With consecutive stories in the Free Press outlining the frustrations of underworked vaccination staff at the RBC Convention Centre supersite, the former head of Manitoba’s emergency management system calling for military intervention to support the province’s faltering vaccination effort, and Manitoba’s stockpile of unadministered doses topping 155,000 as of Tuesday, one can’t help wondering if such insistences carry faint echoes of former health minister Cameron Friesen’s ill-considered “The people in charge have got this” comment last November in response to local physicians’ warning of a looming second wave.
“Vaccination sites should be going seven days a week, full-tilt, and none of this business of lazy Sundays,” said former Emergency Measures Organization executive director Chuck Sanderson. “It’s just incomprehensible to think of the way they’ve rolled this out.”

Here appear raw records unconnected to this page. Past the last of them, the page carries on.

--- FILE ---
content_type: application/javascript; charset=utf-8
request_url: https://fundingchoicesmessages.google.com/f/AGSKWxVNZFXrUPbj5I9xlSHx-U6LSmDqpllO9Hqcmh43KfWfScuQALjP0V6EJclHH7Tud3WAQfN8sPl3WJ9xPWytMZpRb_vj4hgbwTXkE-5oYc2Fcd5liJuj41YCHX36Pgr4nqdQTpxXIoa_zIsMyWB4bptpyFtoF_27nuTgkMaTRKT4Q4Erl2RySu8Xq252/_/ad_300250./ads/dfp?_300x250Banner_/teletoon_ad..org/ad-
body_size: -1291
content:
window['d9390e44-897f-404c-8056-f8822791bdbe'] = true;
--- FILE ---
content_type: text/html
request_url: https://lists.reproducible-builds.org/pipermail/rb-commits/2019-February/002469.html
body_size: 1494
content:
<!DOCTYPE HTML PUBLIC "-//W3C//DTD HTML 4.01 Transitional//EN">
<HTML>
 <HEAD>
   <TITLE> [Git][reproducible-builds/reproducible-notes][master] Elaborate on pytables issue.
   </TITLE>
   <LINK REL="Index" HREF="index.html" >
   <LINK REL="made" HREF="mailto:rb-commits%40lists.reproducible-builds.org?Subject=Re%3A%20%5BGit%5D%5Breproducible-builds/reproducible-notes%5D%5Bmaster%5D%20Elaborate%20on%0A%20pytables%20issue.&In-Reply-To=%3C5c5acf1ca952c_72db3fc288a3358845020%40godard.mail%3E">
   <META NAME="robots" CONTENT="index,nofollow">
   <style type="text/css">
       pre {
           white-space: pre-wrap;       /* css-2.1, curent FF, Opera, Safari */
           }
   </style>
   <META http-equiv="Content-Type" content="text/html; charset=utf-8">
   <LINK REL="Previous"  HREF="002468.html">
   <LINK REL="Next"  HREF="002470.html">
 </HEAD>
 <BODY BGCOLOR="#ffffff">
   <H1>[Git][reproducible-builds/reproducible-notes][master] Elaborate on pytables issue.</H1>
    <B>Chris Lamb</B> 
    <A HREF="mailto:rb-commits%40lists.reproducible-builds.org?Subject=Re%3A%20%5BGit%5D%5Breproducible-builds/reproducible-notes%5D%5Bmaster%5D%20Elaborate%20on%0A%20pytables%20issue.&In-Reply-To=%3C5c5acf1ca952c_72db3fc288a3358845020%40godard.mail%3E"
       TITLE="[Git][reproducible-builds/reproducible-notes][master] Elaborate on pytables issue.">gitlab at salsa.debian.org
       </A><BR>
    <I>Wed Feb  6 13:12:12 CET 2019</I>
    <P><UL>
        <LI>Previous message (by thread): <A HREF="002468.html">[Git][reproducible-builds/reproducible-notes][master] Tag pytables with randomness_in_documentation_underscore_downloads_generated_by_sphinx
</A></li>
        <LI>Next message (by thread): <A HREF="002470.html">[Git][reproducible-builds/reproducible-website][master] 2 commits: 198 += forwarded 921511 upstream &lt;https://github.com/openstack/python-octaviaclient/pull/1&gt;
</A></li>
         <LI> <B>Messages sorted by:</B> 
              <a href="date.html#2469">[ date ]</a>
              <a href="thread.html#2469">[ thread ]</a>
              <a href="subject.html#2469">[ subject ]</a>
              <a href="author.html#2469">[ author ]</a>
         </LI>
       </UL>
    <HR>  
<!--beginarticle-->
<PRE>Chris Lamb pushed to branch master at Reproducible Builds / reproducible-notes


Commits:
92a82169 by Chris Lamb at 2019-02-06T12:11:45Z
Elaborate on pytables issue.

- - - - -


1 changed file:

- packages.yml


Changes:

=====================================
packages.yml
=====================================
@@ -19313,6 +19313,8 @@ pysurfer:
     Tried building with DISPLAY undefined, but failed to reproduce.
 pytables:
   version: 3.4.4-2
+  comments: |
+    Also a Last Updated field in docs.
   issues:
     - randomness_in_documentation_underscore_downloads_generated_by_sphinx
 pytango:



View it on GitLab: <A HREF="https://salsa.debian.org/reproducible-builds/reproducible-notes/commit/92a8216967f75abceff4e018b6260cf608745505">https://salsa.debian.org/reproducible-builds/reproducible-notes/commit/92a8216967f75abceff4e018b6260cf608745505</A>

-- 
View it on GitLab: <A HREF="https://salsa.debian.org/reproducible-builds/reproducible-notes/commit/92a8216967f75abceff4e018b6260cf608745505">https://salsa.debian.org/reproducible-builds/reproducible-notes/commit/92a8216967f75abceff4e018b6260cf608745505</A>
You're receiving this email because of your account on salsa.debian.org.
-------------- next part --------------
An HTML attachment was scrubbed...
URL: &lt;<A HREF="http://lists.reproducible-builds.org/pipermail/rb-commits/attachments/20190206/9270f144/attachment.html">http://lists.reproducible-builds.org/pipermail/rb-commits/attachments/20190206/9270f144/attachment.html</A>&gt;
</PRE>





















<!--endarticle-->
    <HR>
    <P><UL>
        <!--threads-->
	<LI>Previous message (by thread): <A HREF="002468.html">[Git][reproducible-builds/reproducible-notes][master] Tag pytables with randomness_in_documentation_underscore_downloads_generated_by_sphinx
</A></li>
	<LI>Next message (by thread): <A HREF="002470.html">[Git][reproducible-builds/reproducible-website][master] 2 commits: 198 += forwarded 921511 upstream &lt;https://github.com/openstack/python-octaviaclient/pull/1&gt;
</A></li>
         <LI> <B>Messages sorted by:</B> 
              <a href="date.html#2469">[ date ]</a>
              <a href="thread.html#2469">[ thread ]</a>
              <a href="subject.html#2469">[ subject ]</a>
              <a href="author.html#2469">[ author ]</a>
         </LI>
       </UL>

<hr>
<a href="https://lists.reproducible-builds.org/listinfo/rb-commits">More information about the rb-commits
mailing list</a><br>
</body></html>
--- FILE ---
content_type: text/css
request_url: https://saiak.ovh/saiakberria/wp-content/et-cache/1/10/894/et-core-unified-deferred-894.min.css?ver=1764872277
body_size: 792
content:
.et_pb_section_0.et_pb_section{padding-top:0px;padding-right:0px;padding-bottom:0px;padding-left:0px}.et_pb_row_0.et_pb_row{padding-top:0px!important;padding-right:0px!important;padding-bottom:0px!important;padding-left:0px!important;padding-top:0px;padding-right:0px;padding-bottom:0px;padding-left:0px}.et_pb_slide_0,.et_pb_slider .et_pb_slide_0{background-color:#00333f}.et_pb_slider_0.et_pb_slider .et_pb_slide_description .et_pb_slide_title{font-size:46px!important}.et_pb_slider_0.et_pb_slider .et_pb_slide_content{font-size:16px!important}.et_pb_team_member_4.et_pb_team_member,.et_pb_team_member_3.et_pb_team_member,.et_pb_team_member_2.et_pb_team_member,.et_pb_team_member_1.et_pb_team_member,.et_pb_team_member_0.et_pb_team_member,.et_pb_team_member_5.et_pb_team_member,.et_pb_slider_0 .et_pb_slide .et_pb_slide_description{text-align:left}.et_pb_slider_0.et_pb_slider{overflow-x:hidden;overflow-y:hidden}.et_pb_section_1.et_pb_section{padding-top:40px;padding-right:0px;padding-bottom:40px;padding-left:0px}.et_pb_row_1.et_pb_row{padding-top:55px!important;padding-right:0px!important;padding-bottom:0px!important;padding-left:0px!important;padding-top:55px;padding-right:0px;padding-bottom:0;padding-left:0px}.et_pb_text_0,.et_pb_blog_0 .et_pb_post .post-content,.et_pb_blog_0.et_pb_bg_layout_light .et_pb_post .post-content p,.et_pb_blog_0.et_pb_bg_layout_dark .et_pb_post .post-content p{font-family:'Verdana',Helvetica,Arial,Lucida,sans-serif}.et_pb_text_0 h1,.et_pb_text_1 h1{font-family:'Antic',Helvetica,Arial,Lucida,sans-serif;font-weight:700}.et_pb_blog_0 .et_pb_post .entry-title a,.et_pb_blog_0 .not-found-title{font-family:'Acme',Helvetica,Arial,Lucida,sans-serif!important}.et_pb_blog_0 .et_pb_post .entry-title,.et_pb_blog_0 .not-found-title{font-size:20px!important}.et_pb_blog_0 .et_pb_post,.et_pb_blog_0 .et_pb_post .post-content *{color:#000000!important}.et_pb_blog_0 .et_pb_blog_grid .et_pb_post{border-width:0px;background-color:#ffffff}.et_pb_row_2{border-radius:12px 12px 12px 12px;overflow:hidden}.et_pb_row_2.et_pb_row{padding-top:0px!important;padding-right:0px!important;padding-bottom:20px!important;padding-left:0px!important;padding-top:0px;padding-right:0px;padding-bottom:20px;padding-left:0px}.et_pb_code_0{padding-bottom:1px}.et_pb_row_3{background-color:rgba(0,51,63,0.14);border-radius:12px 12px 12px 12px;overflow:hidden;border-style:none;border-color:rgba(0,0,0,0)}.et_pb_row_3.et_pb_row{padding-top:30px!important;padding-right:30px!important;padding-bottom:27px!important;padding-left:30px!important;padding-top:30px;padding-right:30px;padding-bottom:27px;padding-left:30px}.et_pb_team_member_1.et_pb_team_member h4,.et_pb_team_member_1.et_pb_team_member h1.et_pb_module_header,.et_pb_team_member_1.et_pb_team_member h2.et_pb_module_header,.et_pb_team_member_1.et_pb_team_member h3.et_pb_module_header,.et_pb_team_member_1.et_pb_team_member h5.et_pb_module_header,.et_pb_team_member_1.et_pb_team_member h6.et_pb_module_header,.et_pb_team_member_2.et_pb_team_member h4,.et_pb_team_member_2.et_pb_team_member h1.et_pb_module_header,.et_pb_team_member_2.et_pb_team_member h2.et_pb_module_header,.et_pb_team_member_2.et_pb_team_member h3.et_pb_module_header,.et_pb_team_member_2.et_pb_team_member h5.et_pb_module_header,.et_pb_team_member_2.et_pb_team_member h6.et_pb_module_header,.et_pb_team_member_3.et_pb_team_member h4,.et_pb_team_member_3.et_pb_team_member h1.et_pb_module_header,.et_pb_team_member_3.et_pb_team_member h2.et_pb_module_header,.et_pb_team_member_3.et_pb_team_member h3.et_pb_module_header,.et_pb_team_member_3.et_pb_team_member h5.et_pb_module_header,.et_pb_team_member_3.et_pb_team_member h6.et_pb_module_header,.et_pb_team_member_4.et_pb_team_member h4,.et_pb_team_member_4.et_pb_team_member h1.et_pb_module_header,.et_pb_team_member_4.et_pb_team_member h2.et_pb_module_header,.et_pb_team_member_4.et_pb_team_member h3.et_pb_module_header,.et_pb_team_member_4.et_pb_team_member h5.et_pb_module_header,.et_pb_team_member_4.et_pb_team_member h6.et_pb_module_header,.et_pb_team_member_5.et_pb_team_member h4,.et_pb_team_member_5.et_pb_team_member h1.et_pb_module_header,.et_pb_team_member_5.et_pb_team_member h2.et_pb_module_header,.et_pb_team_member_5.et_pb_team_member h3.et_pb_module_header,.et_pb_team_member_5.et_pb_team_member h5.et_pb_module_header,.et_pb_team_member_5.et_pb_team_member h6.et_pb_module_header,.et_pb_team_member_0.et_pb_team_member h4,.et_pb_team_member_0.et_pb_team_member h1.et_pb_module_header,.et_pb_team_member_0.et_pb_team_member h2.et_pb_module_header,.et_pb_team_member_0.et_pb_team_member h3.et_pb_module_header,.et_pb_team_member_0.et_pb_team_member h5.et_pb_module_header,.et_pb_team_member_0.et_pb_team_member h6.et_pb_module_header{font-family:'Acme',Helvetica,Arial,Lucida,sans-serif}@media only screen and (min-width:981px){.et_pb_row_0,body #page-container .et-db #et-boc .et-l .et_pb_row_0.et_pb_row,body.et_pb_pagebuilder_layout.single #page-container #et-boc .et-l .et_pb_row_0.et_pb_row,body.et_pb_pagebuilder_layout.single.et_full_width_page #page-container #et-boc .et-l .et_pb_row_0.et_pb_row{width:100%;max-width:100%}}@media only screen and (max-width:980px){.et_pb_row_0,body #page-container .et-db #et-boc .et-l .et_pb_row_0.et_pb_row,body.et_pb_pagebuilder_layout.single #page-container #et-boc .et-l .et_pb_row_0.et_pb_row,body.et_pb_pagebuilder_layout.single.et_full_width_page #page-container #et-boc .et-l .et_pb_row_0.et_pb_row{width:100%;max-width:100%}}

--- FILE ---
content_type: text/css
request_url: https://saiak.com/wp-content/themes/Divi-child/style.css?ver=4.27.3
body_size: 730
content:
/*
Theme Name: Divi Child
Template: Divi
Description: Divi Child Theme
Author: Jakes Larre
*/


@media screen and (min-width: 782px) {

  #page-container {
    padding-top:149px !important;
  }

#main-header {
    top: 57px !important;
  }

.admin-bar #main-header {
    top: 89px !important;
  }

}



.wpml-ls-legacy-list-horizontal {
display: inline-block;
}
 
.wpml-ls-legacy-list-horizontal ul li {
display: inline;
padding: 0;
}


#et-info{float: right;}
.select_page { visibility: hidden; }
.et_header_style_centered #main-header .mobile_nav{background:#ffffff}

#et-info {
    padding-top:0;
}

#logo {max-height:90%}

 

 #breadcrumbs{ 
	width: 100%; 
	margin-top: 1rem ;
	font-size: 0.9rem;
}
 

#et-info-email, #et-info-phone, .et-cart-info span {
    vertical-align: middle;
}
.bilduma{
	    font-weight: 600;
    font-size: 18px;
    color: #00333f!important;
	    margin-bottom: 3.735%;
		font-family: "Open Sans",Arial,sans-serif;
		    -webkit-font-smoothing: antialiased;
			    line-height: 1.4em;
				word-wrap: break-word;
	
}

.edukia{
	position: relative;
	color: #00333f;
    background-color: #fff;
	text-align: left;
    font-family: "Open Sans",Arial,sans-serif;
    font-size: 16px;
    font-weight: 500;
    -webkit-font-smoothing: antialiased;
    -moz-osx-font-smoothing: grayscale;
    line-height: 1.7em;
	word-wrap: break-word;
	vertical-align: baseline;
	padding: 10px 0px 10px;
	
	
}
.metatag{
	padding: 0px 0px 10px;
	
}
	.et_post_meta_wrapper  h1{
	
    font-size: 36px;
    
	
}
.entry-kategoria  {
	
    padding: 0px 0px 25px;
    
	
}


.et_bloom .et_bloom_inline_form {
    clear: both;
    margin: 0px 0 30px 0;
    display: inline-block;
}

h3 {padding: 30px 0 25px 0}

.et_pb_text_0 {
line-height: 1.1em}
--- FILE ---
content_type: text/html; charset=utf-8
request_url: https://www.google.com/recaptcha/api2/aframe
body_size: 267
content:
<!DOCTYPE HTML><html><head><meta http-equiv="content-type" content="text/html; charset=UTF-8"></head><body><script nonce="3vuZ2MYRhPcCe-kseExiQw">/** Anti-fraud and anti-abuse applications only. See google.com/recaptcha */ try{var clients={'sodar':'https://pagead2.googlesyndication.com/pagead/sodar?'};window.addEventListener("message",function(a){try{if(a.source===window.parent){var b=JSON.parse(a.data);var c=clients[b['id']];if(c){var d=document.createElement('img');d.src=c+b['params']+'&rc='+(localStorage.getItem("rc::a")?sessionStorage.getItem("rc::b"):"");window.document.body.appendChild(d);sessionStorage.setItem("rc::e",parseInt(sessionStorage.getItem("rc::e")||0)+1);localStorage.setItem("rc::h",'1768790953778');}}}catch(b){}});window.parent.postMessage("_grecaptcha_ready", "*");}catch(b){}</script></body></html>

In neighbouring Saskatchewan, which leads the country in percentage of doses administered (at 78 per cent), the provincial government has opted for a more dispersed vaccine-delivery strategy that includes drive-thru and walk-in vaccination sites. Despite having received 87,000 fewer vaccine doses from the federal government, as of early this week it had administered 11,000 more shots than Manitoba.
Adjustments on the fly have been the hallmark of every government’s response to the unprecedented COVID-19 pandemic, but the results to date of this province’s plan suggest the moment has arrived for a rapid and deliberate reset. “Urgent” might be an outworn descriptive at this stage of the pandemic, but it most assuredly applies here.
Encouragement might be found in the otherwise tax-cut-focused provincial budget’s inclusion of a $1.2-billion commitment to the COVID-19 response. The $100 million specifically apportioned to the vaccine program should be unleashed — accompanied by a much-improved and accelerated plan — with something significantly more than all due haste.